While TDG can’t produce the quantity orders a high-volume speaker company can to gain favorable pricing in manufacturing, the relationships that Chiou and Vice President of Sales Jeff Francisco nurtured with factories in China and Taiwan during their tenures with SpeakerCraft have paid off, Kippycash said. “We're able to make very, very serious commitments,” he said, comparing the buying process to what airlines do with fuel contracts. “If you work on your forecasts, you can buy the right things at the right time and get things as aggressively as you need,” and that has allowed the company to keep costs down, he said.
Kippycash maintained that TDG isn’t trying to pressure its manufacturers, in line with the company business model. “We're not trying to squeeze the last penny out of everybody,” something that is occurring more frequently in the industry, he said. Some competitors are going to factories and asking for commitments and contracts based on a 10 percent drop in pricing each year, he said. TDG is looking for its suppliers to “stay in business and remain a partner,” he said. The company “locks in parts costs so we're long-term safe, and then we can provide the value,” he said. That has allowed TDG to offer higher-end materials in its TDG Audio line, including neodymium magnets and Kevlar drivers. While competitors are trying to design away from neodymium because of wide spikes in pricing, and others are trying to “value-engineer” to use less neodymium, those cost-saving approaches “affect the performance,” Kippycash said. TDG has been able to lock in a price for neodymium and doesn’t have to worry about pricing volatility “for quite a while,” he said.

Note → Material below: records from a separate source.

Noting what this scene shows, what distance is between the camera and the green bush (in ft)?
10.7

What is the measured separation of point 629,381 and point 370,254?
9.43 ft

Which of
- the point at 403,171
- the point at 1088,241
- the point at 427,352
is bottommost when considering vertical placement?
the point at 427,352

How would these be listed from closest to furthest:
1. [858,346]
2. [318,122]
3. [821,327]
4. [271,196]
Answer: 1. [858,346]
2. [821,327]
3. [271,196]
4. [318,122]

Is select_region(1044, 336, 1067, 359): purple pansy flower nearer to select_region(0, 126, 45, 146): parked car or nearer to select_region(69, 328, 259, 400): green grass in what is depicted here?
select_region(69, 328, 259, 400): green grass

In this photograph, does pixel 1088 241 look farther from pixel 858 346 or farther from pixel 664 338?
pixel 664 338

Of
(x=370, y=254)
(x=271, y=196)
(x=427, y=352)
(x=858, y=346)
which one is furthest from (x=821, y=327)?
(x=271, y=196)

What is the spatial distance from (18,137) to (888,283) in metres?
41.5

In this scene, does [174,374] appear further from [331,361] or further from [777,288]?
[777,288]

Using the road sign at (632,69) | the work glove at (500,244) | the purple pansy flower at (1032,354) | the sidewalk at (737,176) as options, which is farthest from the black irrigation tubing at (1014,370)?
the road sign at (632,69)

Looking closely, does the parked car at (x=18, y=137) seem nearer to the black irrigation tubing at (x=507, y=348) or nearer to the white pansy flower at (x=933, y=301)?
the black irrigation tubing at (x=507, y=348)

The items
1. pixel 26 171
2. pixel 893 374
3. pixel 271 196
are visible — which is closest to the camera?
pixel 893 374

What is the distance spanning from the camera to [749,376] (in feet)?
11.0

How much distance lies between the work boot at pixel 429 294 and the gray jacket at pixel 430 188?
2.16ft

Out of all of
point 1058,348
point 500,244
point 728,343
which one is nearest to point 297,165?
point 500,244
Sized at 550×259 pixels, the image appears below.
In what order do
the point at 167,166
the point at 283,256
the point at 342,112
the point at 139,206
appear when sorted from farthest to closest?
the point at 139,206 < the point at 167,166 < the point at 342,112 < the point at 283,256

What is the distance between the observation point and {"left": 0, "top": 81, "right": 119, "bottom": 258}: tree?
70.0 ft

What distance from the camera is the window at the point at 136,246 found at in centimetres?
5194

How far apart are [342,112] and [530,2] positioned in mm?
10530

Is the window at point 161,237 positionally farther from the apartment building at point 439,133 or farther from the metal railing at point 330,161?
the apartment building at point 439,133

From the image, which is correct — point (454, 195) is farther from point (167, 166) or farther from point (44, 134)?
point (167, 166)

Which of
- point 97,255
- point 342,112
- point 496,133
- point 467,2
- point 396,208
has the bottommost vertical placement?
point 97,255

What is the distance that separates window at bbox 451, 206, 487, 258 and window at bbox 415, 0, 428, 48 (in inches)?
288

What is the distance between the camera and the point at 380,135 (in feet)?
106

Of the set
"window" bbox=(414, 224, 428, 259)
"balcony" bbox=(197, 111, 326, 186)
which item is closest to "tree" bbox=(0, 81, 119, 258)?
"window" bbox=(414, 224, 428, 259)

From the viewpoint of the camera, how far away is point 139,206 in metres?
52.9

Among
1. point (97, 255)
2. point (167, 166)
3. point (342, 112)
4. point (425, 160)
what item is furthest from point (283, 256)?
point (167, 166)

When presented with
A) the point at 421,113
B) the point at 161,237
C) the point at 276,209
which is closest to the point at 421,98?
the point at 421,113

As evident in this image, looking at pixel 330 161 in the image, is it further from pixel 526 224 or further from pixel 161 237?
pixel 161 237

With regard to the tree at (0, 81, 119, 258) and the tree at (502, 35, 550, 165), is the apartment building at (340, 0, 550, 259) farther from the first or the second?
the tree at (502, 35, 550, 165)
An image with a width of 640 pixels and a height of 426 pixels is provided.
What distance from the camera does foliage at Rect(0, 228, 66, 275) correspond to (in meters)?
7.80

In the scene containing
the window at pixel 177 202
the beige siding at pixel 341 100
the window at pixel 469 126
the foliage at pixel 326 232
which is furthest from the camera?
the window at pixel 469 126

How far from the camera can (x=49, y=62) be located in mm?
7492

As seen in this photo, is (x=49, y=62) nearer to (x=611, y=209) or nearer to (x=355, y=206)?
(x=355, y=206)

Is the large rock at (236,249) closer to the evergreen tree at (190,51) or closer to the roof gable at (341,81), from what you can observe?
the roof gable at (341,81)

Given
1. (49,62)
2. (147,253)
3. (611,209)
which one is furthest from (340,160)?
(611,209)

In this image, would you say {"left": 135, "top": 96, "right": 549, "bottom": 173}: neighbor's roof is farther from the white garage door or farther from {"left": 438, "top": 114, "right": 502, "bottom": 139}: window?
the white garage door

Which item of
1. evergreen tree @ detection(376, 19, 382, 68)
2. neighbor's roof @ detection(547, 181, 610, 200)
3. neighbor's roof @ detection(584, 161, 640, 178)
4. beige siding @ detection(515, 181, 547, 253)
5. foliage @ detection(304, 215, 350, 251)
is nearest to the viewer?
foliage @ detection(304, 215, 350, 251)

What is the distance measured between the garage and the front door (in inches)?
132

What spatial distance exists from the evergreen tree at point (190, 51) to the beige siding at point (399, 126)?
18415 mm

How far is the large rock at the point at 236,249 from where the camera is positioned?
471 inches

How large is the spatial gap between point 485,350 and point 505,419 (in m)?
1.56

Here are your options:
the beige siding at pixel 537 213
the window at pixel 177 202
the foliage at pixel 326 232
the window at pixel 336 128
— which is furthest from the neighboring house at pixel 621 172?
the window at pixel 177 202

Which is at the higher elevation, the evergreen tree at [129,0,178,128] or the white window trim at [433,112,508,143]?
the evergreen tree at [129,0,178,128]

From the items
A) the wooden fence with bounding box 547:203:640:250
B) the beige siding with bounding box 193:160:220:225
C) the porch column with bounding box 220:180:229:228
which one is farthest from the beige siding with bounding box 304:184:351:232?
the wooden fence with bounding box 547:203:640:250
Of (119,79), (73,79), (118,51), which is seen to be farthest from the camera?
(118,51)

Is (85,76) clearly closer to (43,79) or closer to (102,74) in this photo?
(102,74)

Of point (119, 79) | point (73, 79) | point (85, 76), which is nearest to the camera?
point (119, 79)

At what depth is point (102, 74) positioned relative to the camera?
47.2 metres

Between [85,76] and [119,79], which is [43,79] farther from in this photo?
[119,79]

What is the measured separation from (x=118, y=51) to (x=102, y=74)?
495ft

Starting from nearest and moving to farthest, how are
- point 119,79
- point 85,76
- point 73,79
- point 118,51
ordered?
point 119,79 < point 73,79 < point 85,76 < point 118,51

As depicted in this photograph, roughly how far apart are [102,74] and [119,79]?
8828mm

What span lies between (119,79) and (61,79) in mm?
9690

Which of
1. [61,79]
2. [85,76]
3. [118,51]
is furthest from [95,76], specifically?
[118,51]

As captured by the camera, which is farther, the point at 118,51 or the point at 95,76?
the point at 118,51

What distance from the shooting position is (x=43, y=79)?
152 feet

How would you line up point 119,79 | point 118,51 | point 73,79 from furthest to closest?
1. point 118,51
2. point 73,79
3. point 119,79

As a result of the long-term relationships and order commitments, manufacturers have “stepped up,” and have provided “hundreds of thousands of dollars of engineering time,” he said. TDG formed in December, manufacturers delivered working samples by CES, and the company began shipping production product by the end of March, he said. “That’s just unheard of,” he said.
At the CEDIA Expo, TDG will show multi-zone audio products and surround-sound gear, he said, emphasizing products with niche positioning. Referring to his background with Crestron, Kippycash said TDG is also looking at the “control side” and will have concepts to talk about with dealers at CEDIA.
TDG has about 170 dealers, and plans to max out the shareholder dealer roster at 350, Kippycash said. Another 350 will be able to sign on through minimum purchase deals, he said. The vaulted 350 receive profit-sharing and free demo gear, he said. All the dealer relationships will be handled through rep firms, he said. Almost 50 percent of the company is owned by employees, reps and dealers. “We wanted to create a model that was all-inclusive,” he said, “so everyone has an interest in the success and direction of the company.” Dealers pay an annual cash contribution of $2,000, which can be done on a payment plan with rep approval, he said. Dealers who sell $25,000 in combined products annually don’t have to make a contribution toward the next year, Kippycash said. Reps pay nothing to become a shareholder, he said.